I come at this from a weird angle, maybe. As an academic, I’m basically a professional writer. I recognize that I have pro-level writing skills, earned over years of blood and pain, and that when I read some corporate memo (more often than I’d like) it will almost certainly be written very badly, by my lights. But I forgive that, because even though writing memos and such is a part of many corporate jobs, it isn’t the most important skill, and it’s a skill that takes years to master.

Would it be ideal if those memos were written more skillfully? Sure. Is that realistic, given the constraints on people’s time? Absolutely not. When someone wires up a language transformer model to fix that, I will cheer.


I guess it depends on what field of academics you're in. Speaking as a fellow academic, all the time I've spent improving my ability to communicate visually has repaid itself many times over. This has helped my talks, my skills in the classroom, and my papers (it doesn't hurt to be able to make nice figures). It even helps when I'm just trying to explain something to a colleague on the blackboard.

(Incidentally, your response is quite condescending. I clearly didn't suggest that visual design isn't a professional field.)

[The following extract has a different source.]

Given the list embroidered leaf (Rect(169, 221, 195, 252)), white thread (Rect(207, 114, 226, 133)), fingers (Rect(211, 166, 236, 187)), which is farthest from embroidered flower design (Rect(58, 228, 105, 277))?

I wasn't trying to be condescending, but to point out that your view seems to imply that visual design isn't a professional field---that is, one that takes massive specialized investments to learn!


Well, given a charitable read of my comment, that obviously isn't what I was implying.

There are plenty of fields which require tons of specialized training but which nevertheless can be useful with only a modest amount of time invested. You seem to be making things out to be pretty black and white: "either I will become a master at visual design or I won't give it a second thought!" There's an abundantly useful middle ground.